I don't think Spike Lee was a fan.
During a master's tea with an audience of more than 200 students in the Calhoun College dining hall, Lee cited four recent films in which there is a "magical, mystical Negro" character: "The Family Man," "What Dreams May Come," "The Legend of Bagger Vance" and "The Green Mile." In the latter film, Lee noted, a black inmate cures a prison guard of disease simply by touching him; in "The Legend of Bagger Vance," a black man "with all these powers," teaches a young white male (played by actor Matt Damon), how to golf like a champion.
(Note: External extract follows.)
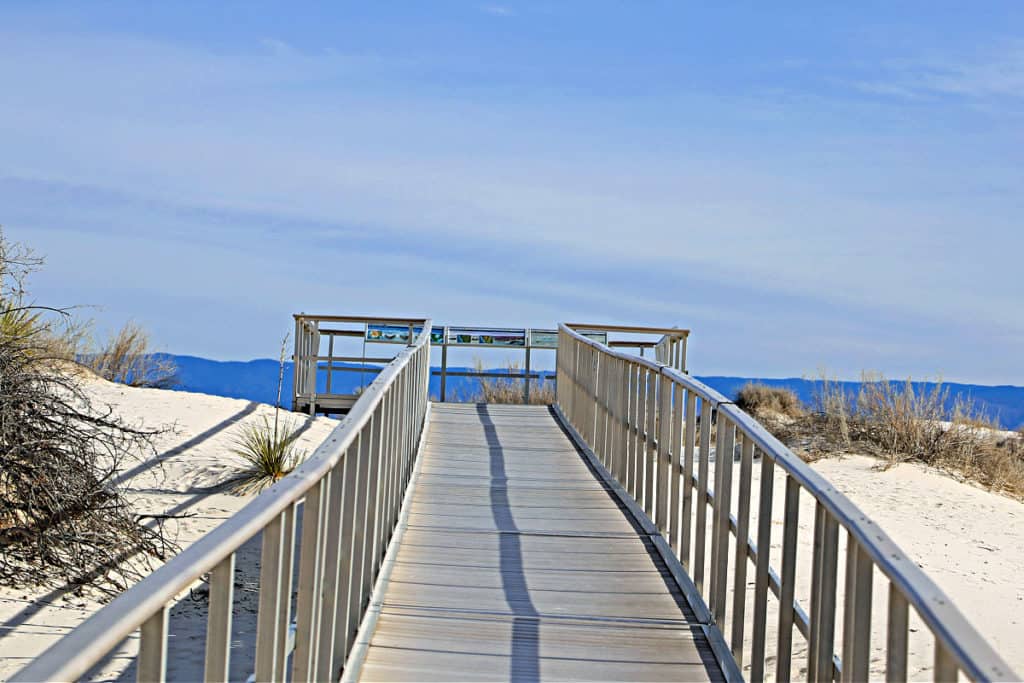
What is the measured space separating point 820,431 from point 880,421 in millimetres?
1343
The film director, who frequently inspired the laughter of his audience as he peppered his talk with expletives, was unreserved in his criticism of this new characterization of blacks, posing to his audience the question: "How is it that black people have these powers but they use them for the benefit of white people?"
Noting that "The Legend of Bagger Vance" takes place in Depression-era Georgia, a time when lynching of blacks in the South was commonplace, Lee stated, incredulously, "Blacks are getting lynched left and right, and [Bagger Vance is] more concerned about improving Matt Damon's golf swing!
"I gotta sit down; I get mad just thinking about it," continued Lee, standing before his audience wearing a black leather jacket. "They're still doing the same old thing ... recycling the noble savage and the happy slave."